══ Reading text ══
Mercedes-Benz won the Formula 1 World Championship for the third year in a row but there was a twist in this familiar tail in 2016. This year it was Nico Rosberg who emerged from the tense Abu Dhabi season finale as champion. In doing so, Keke and Nico Rosberg emulated Graham and Damon Hill as father/son world champions. Five days after satisfying his lifelong ambition, Nico Rosberg stunned the sport by announcing his immediate retirement from racing.
Hamilton won more races (10), led more laps (566) and qualified on pole position on more occasions (12) than the eventual champion. However, poor starts and crucial mechanical failures – most notably a blown engine in Malaysia – handed Rosberg the initiative and the German clinched the title by finishing second in Abu Dhabi. That was despite Hamilton backing him into the pursuing Red Bulls and Ferraris in the vain hope of Rosberg losing the podium finish he required.
Mercedes were the clear class of the field one again – winning 19 of the record 21 championship rounds. The simmering tension between its drivers spilt over when they crashed together on the opening lap of the Spanish GP and again on the last lap in Austria.
Red Bull Racing were the only other team to win during 2016 with Daniel Ricciardo and Max Verstappen third and fifth in the final standings. Verstappen began the year with Scuderia Toro Rosso but he was promoted to the senior Red Bull squad after four races. He promptly benefitted from the Mercedes crash and a superior tyre strategy to win the Spanish GP and become F1’s youngest winner to date at 18 years and 227 days. Ricciardo was robbed of a deserved victory in Monaco when called into the pits before his mechanics were ready. He finally scored a popular fourth GP success in Malaysia following Hamilton’s retirement.
═══
_Questions to answer_.
• a. Answer these from the 2016 Formula 1 season text:
(i) How many races did Hamilton win?
(ii) How many of the 21 championship rounds did Mercedes win?
(iii) How old was Verstappen when he won the Spanish GP?
• b. Pick up the 2016 Formula 1 season text after its final sentence and keep writing it.
══ The data ══
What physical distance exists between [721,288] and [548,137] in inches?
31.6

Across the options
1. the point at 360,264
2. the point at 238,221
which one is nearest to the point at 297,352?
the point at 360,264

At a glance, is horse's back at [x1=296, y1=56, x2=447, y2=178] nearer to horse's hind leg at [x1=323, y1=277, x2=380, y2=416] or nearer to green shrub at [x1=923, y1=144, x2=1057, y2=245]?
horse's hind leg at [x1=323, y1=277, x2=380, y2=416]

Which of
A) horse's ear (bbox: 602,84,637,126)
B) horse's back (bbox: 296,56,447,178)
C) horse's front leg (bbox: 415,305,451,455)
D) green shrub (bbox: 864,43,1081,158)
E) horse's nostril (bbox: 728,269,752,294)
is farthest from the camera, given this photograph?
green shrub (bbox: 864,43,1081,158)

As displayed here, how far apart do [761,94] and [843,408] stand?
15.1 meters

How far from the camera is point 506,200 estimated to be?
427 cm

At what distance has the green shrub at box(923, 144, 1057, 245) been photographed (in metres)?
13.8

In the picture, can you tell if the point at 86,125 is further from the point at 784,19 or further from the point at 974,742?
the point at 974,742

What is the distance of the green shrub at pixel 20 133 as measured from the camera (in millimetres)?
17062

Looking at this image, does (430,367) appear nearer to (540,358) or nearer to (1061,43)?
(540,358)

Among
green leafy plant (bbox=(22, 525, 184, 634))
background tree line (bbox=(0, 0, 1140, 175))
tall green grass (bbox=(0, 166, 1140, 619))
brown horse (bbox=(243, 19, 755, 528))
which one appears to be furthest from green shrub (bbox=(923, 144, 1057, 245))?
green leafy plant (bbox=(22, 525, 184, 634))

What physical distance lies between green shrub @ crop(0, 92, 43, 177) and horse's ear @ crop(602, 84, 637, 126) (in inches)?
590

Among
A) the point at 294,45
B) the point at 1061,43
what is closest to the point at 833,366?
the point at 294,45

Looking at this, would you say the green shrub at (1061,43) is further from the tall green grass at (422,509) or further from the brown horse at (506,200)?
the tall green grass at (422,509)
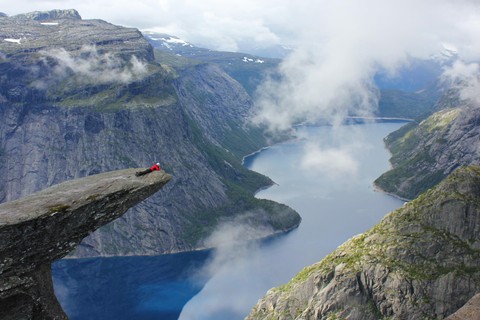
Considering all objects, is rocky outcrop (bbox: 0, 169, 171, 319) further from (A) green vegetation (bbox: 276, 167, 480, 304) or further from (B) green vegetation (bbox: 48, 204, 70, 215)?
═══
_Answers provided_.
• a.
(i) 10
(ii) 19
(iii) 18 years and 227 days

• b.
Much was expected of Ferrari but Sebastian Vettel and Kimi Räikkönen suffered frustrating, winless campaigns. Having lost the Australian GP due to a poor strategy call (a recurring theme), Vettel salvaged fourth in the championship thanks to seven podium finishes. That said, he cut an increasingly angry figure due to Ferrari’s lack of outright pace.
Third for the last two seasons, Williams were edged out of fourth position in the constructors’ standings by Force India for whom Sergio Pérez scored a couple of podium finishes. Nico Hülkenberg qualified on the front row in Austria but was generally outshone by the Mexican. Valtteri Bottas was third in Canada thanks to a one-stop strategy and Williams team-mate Felipe Massa made an emotional retirement from F1 at the end of the season.
McLaren-Honda made some progress after its disastrous 2015 campaign. Fernando Alonso was 10th overall having scored points on nine occasions while Jenson Button left the sport after 17 seasons at the top. Alonso had crashed out of the Australian GP in spectacular fashion and he was forced to miss the subsequent Bahrain GP as a consequence. McLaren reserve Stoffel Vandoorne scored a point on his F1 debut by finishing 10th.
Carlos Sainz impressed for Scuderia Toro Rosso when compared to team-mates Verstappen and the demoted Daniil Kvyat. American industrialist and NASCAR team owner Gene Haas entered F1 with what was effectively a Ferrari “B” team. Romain Grosjean scored points in three of the first four GPs but the team’s form tailed off during the campaign.
Renault returned as a works team following its late deal to acquire the Lotus team from Genii. Kevin Magnusson and debutant Jolyon Palmer struggled all year although both at least scored points. At the back of the field, the cash-strapped Sauber team snatched the crucial 10th place in the championship when Felipe Nasr finished ninth in the Brazilian rain. Pascal Wehrlein was 10th in Austria for Manor-Mercedes although that did not prove enough to beat Sauber.